→ **WHAT IS BEING ASKED**
Copy everything in the tone-detection text from "Detection of tones" down to "for this application.", swapping "bank of filters" for "filter bank".

Detection of tones can be achieved by using a bank of filters or using the Discrete Fourier Transform (DFT or FFT).

However, the Goertzel algorithm is more efficient for this application.

The Goertzel algorithm is derived from the DFT and exploits the periodicity of the phase factor, exp(-j*2*pi*k/N) to reduce the computational complexity associated with the DFT, as the FFT does.

→ **SOURCE DATA**
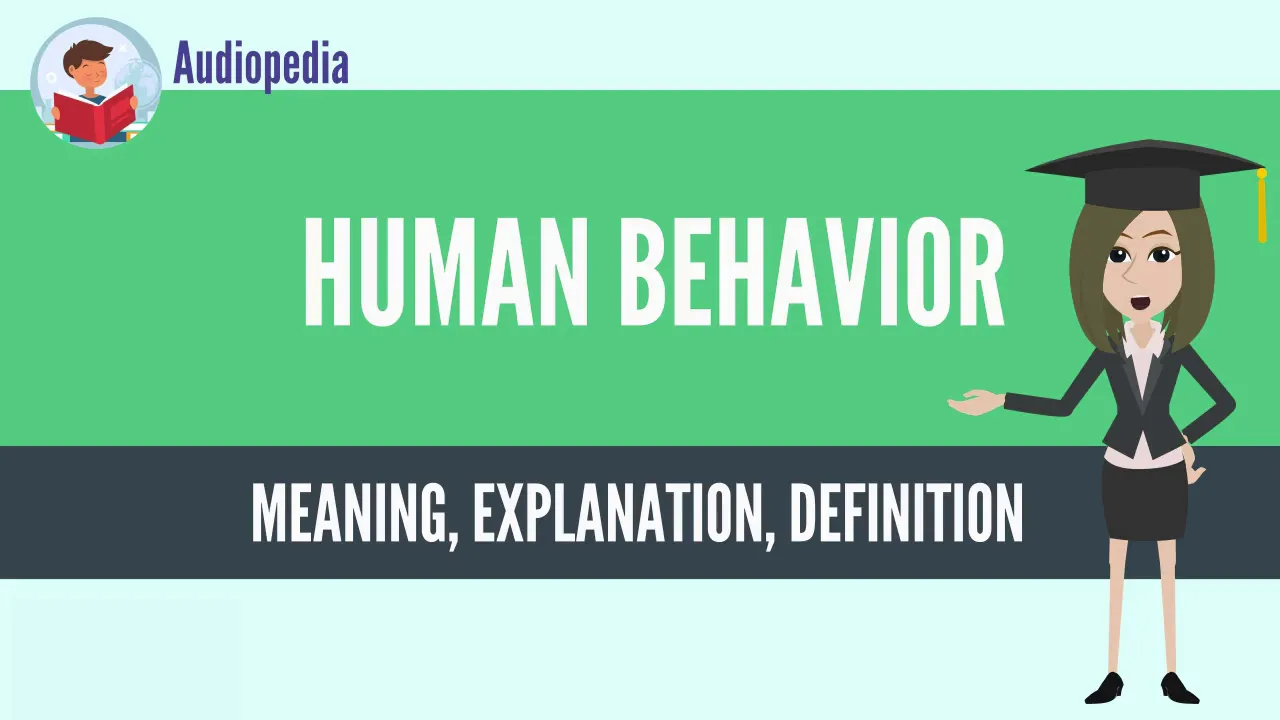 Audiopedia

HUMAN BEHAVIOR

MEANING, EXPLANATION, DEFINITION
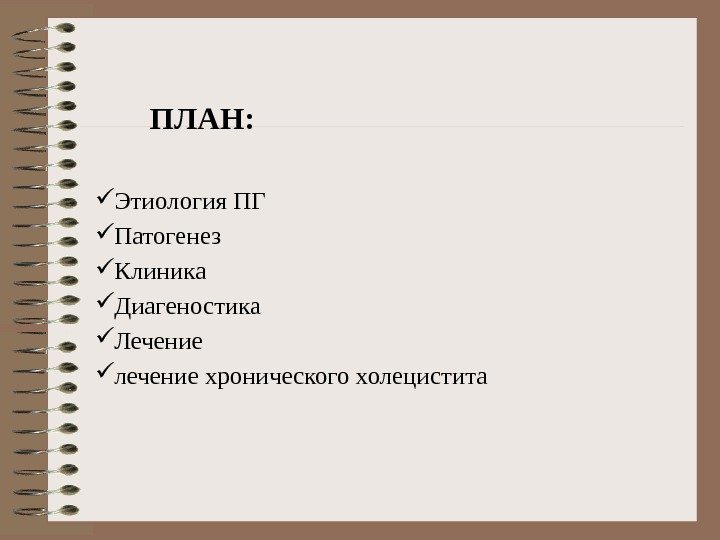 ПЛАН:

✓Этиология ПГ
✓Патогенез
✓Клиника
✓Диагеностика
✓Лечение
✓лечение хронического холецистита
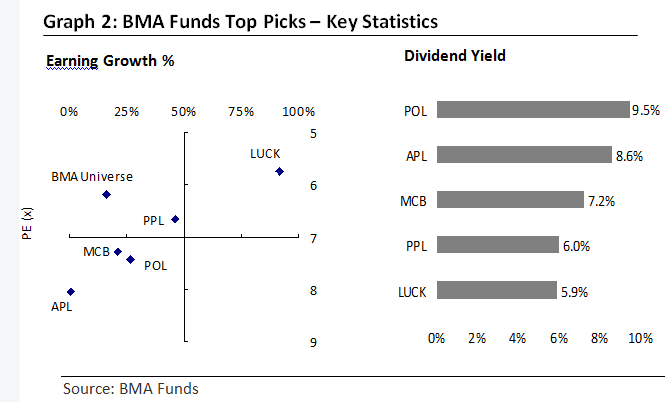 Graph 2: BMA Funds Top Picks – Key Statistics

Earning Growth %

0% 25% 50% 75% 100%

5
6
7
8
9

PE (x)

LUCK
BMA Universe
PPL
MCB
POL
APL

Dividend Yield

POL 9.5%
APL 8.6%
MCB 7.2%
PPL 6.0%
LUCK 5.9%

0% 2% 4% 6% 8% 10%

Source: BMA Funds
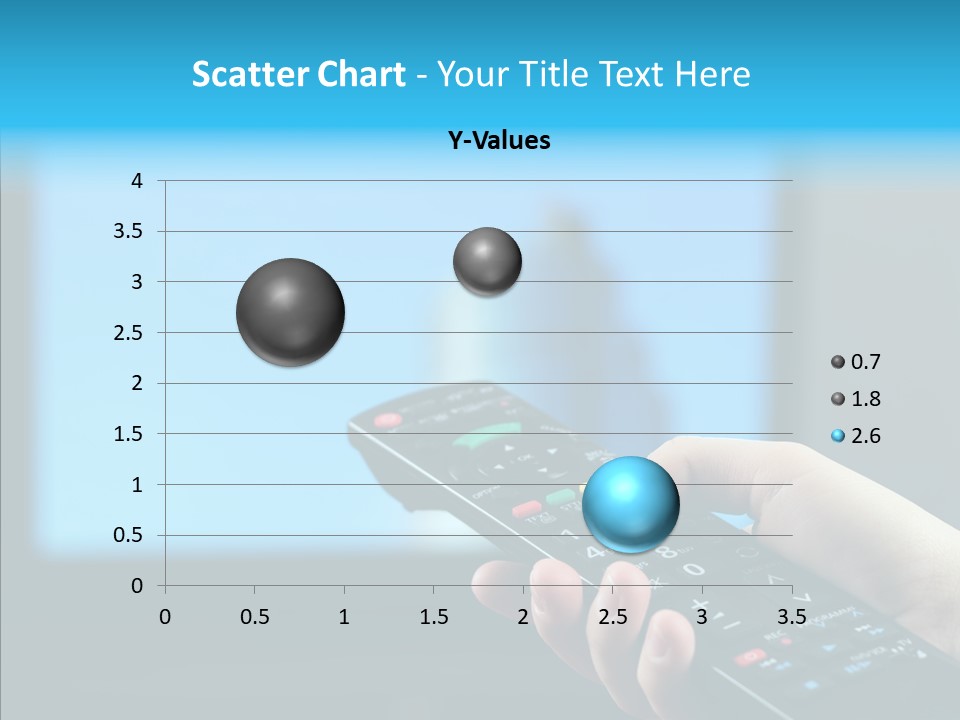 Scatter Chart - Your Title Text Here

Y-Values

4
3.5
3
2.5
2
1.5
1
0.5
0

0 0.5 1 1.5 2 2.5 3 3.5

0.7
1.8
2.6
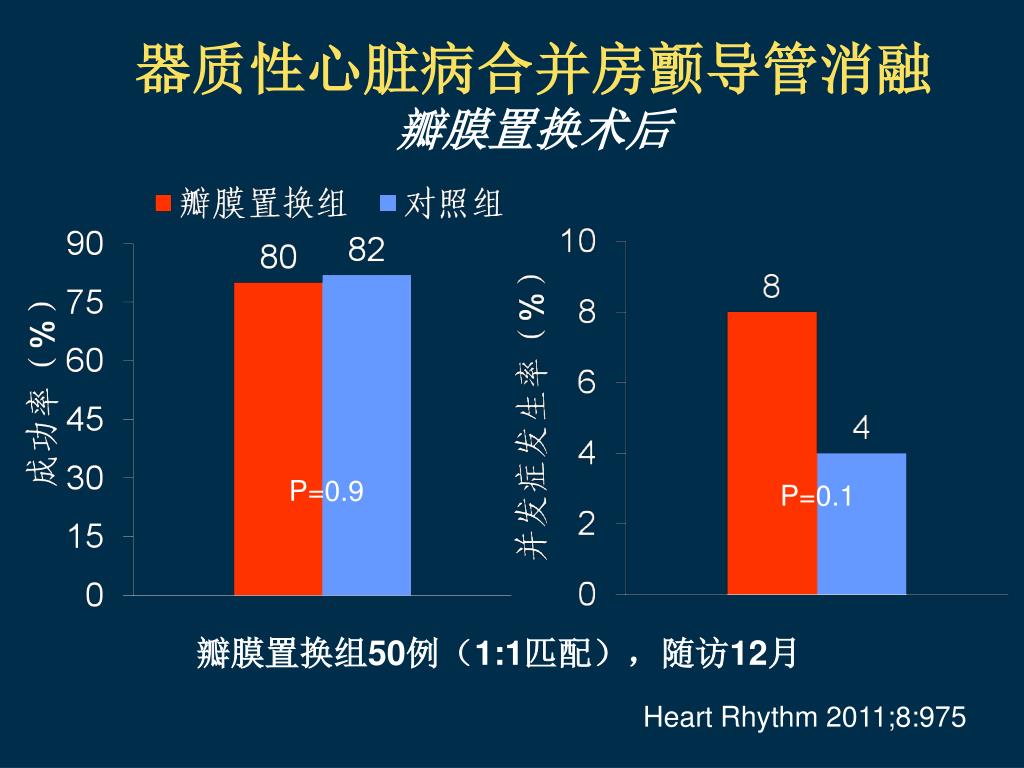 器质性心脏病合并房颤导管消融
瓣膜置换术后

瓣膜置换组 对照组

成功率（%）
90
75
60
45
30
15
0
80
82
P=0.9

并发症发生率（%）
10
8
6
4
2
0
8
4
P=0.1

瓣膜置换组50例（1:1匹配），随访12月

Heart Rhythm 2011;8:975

→ **TASK RESULT**
Detection of tones can be achieved by using a filter bank or using the Discrete Fourier Transform (DFT or FFT).

However, the Goertzel algorithm is more efficient for this application.